Wednesday, 11 February 2015

THE SHACK


 

It is February 2nd, the feast of Candlemas, Imbolc and St Brigid’s day. We are sitting in the shack that my sister has built for her journeying into the other world; the world of animal spirits, dreams, astrological and shaman practice, a world I know little of. From the outside the shack looks like a garden shed, but inside it is a Tardis, full of wondrous things; amethyst and rose crystal, quartz pebbles, drift wood and mermaid purses, charts of the heavens and the moon cycles. We sit on her mauve sofa and look out at the dying of the light. Her Border Terrier, Tali, named after the whisky, not the abbey, sits on guard at the paned glass, her nose lifted ready to defend us against urban foxes. She doesn’t know the door is locked and we are all about to make a journey.

         Imbolc is a Celtic festival, celebrating the return of the light after winter. The angel who embraces the earth during its hibernation, stretches and unfolds her luminous wings. She welcomes the sun, the light, warm and golden. Brigid, a favourite Irish saint has also been worshipped as a goddess, the maiden aspect of the triple goddess; maid/virgin, mother and crone.  Brigid is the Keeper of the Sacred Fire and Sacred Waters. She is also associated with learning, poetry, prophesy, healing, metal working, and friend to animals, birds and people. She is often pictured with a white cow and has an association with milk. The word Imbolc means milk or ewe’s milk, which was thought to come in at this time.

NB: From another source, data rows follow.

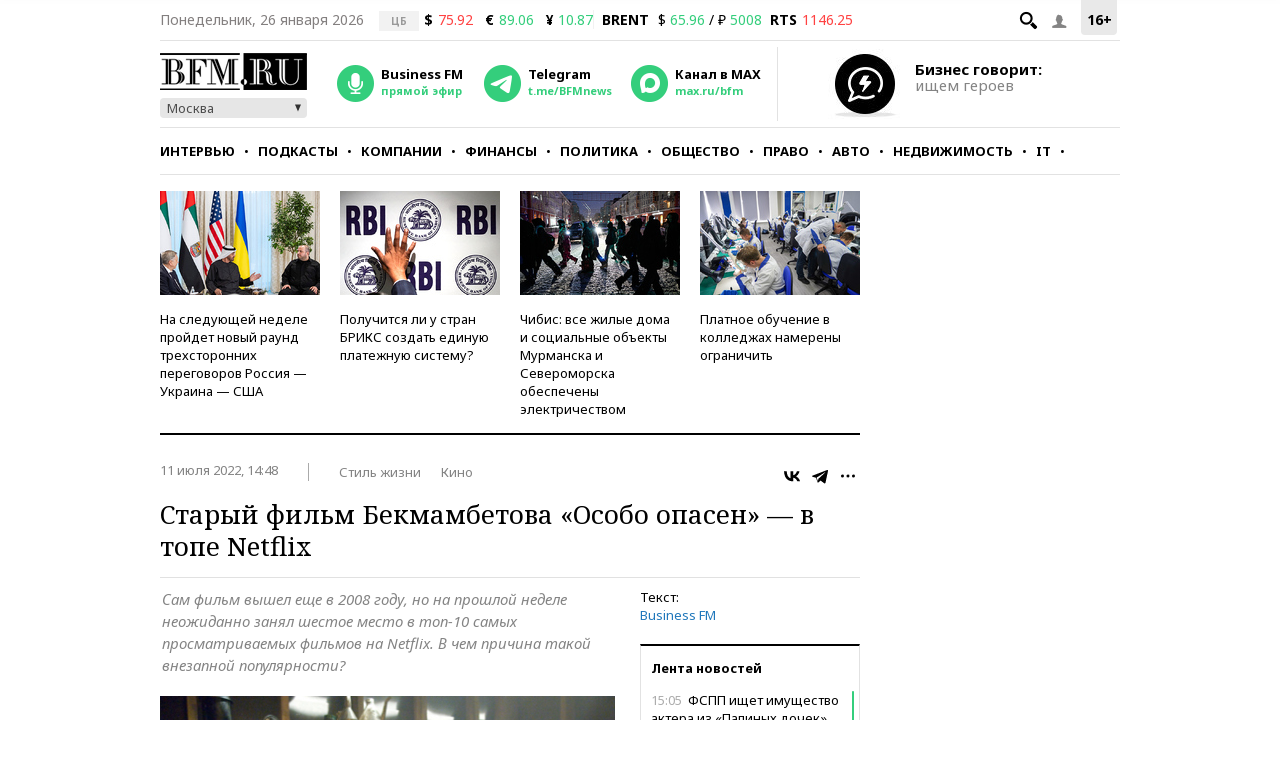

--- FILE ---
content_type: application/javascript
request_url: https://smi2.ru/counter/settings?payload=CMKIAhjJ_YHSvzM6JDk5ZTAwYmRjLTQ3NmEtNGUzZi1hZjAzLTY0YWJjOGE2NDI3ZQ&cb=_callbacks____0mkv4zoel
body_size: 1516
content:
_callbacks____0mkv4zoel("[base64]");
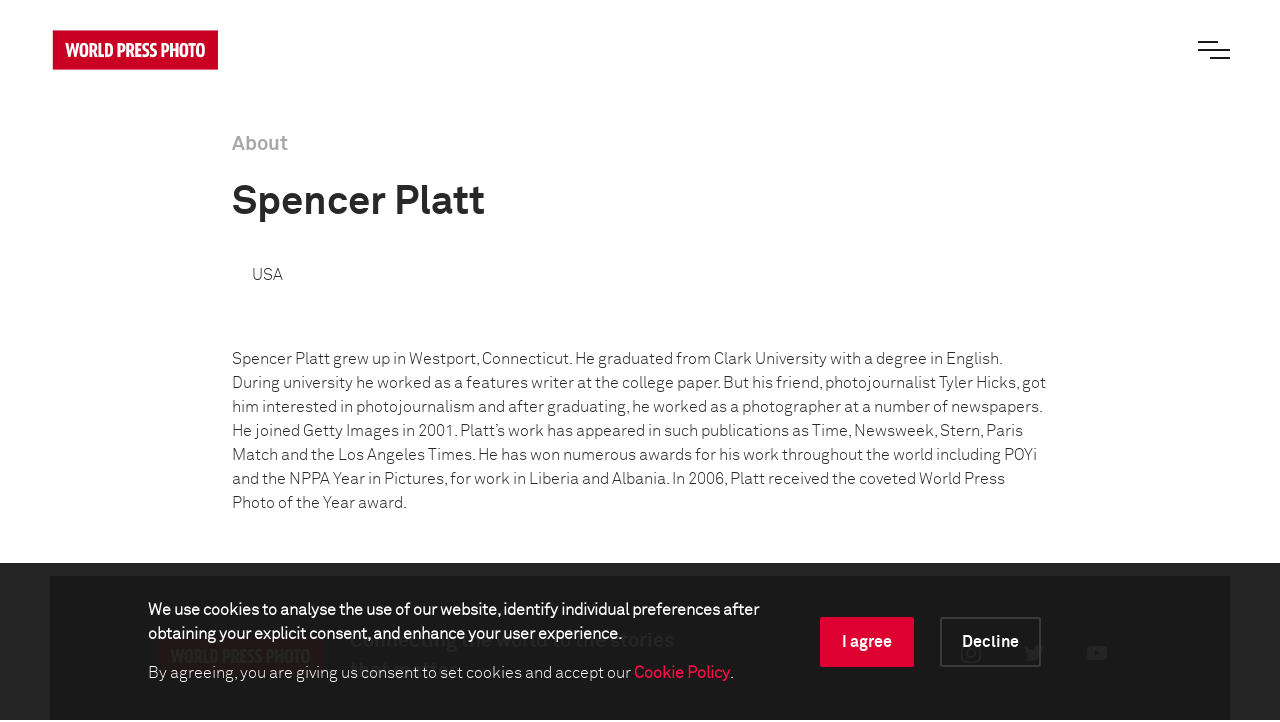

--- FILE ---
content_type: image/svg+xml
request_url: https://www.worldpressphoto.org/Frontend/images/icon-yt-red.svg
body_size: 1695
content:
<?xml version="1.0" encoding="UTF-8"?>
<svg width="40px" height="40px" viewBox="0 0 40 40" version="1.1" xmlns="http://www.w3.org/2000/svg" xmlns:xlink="http://www.w3.org/1999/xlink">
    <!-- Generator: Sketch 52.4 (67378) - http://www.bohemiancoding.com/sketch -->
    <title>1.Atoms/Icons/White/Navigation/Youtube</title>
    <desc>Created with Sketch.</desc>
    <g id="1.Atoms/Icons/White/Navigation/Youtube" stroke="none" stroke-width="1" fill="none" fill-rule="evenodd">
        <g id="ic_menu_black_24px" transform="translate(20.000000, 20.000000) rotate(-90.000000) translate(-20.000000, -20.000000) ">
            <polygon id="Shape" points="0 0 40 0 40 40 0 40"></polygon>
        </g>
        <path d="M29.8008471,16.0348518 C29.8008471,16.0348518 29.6046667,14.6571301 29.0057219,14.049268 C28.2447797,13.2526566 27.3931783,13.2496842 27.0023036,13.2021253 C24.2022739,13 20.0037155,13 20.0037155,13 L19.9962845,13 C19.9962845,13 15.7977261,13 12.9976964,13.2021253 C12.6068217,13.2496842 11.7552203,13.2526566 10.9942781,14.049268 C10.3953333,14.6571301 10.1991529,16.0348518 10.1991529,16.0348518 C10.1991529,16.0348518 10,17.6533403 10,19.2718288 L10,20.7892547 C10,22.4077432 10.1991529,24.0262317 10.1991529,24.0262317 C10.1991529,24.0262317 10.3953333,25.4054395 10.9942781,26.0118154 C11.7552203,26.8084268 12.753957,26.7831612 13.1998217,26.8663892 C14.8004756,27.0194694 20.0007431,27.0670283 20.0007431,27.0670283 C20.0007431,27.0670283 24.2022739,27.0610835 27.0023036,26.8589582 C27.3931783,26.8128855 28.2447797,26.8084268 29.0057219,26.0118154 C29.6046667,25.4054395 29.8008471,24.0262317 29.8008471,24.0262317 C29.8008471,24.0262317 30,22.4077432 30,20.7892547 L30,19.2718288 C30,17.6533403 29.8008471,16.0348518 29.8008471,16.0348518 M17.9349038,22.6277031 L17.9349038,17.0083228 L23.3387828,19.8276733 L17.9349038,22.6277031" id="Fill-4" fill="#CD0033"></path>
    </g>
</svg>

Brigid was said to be the wet-nurse or mid wife of Christ, and Imbolc is often thought of as mid-wifing the year.

         We sit in silence for some time in the diminishing light, icy blue, darkening, and we gaze out at the skeletons of sycamore and cherry, their limbs and fingers splayed in frozen animation. Sissy bends over to ignite the tea light that sits in a hanging globe of stained glass.  Cobalt, milk-white with a stain of blood red glow in the shack like an egg nurturing its young. It was what I was doing three and a half decades ago at this time of Imbolc.

           I was twenty weeks pregnant when doctors discovered I had contracted a virus similar to German measles. The impact on our unborn son would have been catastrophic; I was working in a long stay mental handicap hospital at the time and had seen the effect; one teenager, deaf, blind, without speech and with profound learning disabilities, sat on the floor of the ward, rocking, banging her head, for ever rocking, and poking her fingers in her eyes to get some kind of stimulation, to find her own light. We didn’t want that for our son or for ourselves. I’d seen the depths of love and pain that parents gave and suffered at the hands of this virus. But, having been brought up as a catholic I was torn. Although I was no longer a believer, I did believe in the sanctity of life. To terminate a pregnancy at this stage was to end a life; to kill, to murder.  But a life sentence for our son and ourselves was the alternative. So we chose murder.

           Sissy speaks and tells me that Candlemas is also the feast of purification. Perhaps this is the chance I have to cleanse myself of my sin, to ask the spirits of the universe for redemption.  Another life is now emerging in our family; my daughter is pregnant with her first to-be-born. The tea light blinks and I see the glass globe like my daughter’s tummy growing in its milkiness, nurturing the new life within her. I think about my new role as I move from mother into grandmother, to crone. Sissy speaks about the joy of becoming a great aunt. We both look deeply at the light, think about the miracle of new life and hope that our daughter will have a rewarding and happy pregnancy. We wish for a healthy baby girl to carry on the maternal line-the line of the triple goddess.